*SELECTED EXTRACT*
**********

We appreciate that HIEs will need to adopt certain standards to comply. We support a long deadline for adoption. But to err on the side of leaving HIEs out of accounting with some small exceptions is the wrong policy and will result in poor practices and less privacy. There is every likelihood that states will begin to enact a patchwork of laws to cover the problems that will arise in this area, which will in the end complicate matters for providers, HIEs, and patients alike. This outcome can be avoided with a proper policy from the outset.
N. Two Additional Suggestions on Focus Groups and Accountability Formats
We would like to offer a general suggestion. Because we all have so little experience with the use of accounting by patients, we think that it would be useful for the Department to explore this subject by sponsoring focus groups or other data collection methods. Usage information could also be collected from personnel at covered entities that have experience under the existing rule with providing accounting records to patients. It is too late for the Department to do so in advance of this rulemaking, but it would be useful in several ways for the future.
First, we could all learn more about what patients want. Second, we could learn how patients use or would use accounting records available to them. Patients would likely have several different patterns of usage. Some would be generally interested in how their records flow through the health care system. Some would want to know if specific individuals known to them accessed their records. Some would use accounting records to find possible leaks of their records. Some would use accounting records for other purposes that we cannot envision. The way that patients use or might use accounting records is not likely to be static and may evolve over time..

**********

*DATA FOR REVIEW*
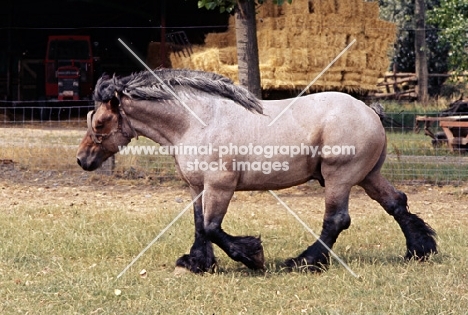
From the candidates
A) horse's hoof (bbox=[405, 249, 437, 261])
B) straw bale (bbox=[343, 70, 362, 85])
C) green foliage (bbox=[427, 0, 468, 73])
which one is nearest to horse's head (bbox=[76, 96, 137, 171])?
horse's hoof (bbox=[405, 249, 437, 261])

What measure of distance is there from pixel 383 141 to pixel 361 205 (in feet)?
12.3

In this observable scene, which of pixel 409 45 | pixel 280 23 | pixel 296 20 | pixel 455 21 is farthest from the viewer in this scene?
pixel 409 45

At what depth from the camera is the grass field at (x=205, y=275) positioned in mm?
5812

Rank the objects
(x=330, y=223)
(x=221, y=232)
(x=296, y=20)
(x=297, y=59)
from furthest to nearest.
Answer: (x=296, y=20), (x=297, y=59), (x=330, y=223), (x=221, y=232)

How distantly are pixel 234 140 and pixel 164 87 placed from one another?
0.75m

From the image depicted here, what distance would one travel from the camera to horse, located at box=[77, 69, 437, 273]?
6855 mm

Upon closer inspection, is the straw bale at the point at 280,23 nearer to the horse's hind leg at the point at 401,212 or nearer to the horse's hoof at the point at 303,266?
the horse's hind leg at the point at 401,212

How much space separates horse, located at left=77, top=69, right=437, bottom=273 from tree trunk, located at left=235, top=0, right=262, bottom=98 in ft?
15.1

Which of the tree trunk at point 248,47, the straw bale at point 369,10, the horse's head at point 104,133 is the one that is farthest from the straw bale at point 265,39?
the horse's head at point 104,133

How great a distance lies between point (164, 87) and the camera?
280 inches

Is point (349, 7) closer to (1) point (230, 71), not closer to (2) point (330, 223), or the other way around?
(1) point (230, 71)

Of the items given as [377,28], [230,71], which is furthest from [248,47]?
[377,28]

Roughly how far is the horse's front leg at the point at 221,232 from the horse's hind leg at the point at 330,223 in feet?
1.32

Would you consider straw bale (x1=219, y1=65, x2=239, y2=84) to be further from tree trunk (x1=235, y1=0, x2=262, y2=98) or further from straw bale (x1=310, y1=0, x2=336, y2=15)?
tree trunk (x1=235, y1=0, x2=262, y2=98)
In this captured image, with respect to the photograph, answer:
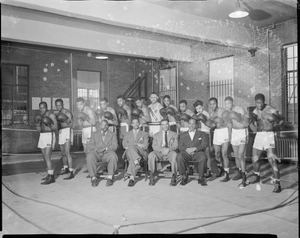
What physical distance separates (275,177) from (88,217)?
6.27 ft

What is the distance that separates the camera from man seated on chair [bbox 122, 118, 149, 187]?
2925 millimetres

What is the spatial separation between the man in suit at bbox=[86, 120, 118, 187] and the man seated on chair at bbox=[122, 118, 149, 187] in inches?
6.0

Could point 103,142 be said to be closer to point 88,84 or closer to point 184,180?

**********

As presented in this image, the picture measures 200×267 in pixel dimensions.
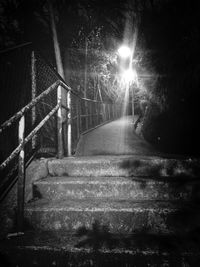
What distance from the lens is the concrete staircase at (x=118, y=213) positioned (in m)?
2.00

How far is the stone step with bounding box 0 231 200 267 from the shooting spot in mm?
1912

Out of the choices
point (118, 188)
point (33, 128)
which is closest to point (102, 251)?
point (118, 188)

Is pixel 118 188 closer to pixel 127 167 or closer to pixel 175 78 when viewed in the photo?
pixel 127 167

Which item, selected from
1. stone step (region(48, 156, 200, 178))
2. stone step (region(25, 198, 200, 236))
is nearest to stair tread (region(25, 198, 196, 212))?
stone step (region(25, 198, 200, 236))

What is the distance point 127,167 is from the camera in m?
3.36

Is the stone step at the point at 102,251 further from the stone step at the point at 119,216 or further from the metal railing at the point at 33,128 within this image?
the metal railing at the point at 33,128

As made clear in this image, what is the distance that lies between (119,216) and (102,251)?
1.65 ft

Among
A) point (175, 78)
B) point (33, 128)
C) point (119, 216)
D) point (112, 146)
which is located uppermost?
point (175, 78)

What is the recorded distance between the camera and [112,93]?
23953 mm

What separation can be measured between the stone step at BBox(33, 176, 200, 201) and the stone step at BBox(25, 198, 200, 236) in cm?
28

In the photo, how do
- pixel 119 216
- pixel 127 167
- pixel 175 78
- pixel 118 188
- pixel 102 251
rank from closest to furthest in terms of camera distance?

**********

*WORK TASK 1*
Decide whether each statement agrees with the passage on accounting records. Answer yes or no for each, and quote the words from the passage that settle it.
(a) The writers support a short deadline for HIEs to adopt the standards.
(b) The writers say it is too late for the Department to sponsor focus groups before this rulemaking.
(c) The writers expect patients' use of accounting records to stay the same over time.
*WORK TASK 2*
Retype the passage on accounting records word for word, from "We appreciate that" to "from the outset.".
*WORK TASK 3*
According to the passage on accounting records, what are states likely to begin enacting if HIEs are left out of accounting?

*ANSWER SPACE 1*
(a) No: "We support a long deadline for adoption."
(b) Yes: "It is too late for the Department to do so in advance of this rulemaking"
(c) No: "is not likely to be static and may evolve over time"

*ANSWER SPACE 2*
We appreciate that HIEs will need to adopt certain standards to comply. We support a long deadline for adoption. But to err on the side of leaving HIEs out of accounting with some small exceptions is the wrong policy and will result in poor practices and less privacy. There is every likelihood that states will begin to enact a patchwork of laws to cover the problems that will arise in this area, which will in the end complicate matters for providers, HIEs, and patients alike. This outcome can be avoided with a proper policy from the outset.

*ANSWER SPACE 3*
A patchwork of laws to cover the problems that will arise in this area.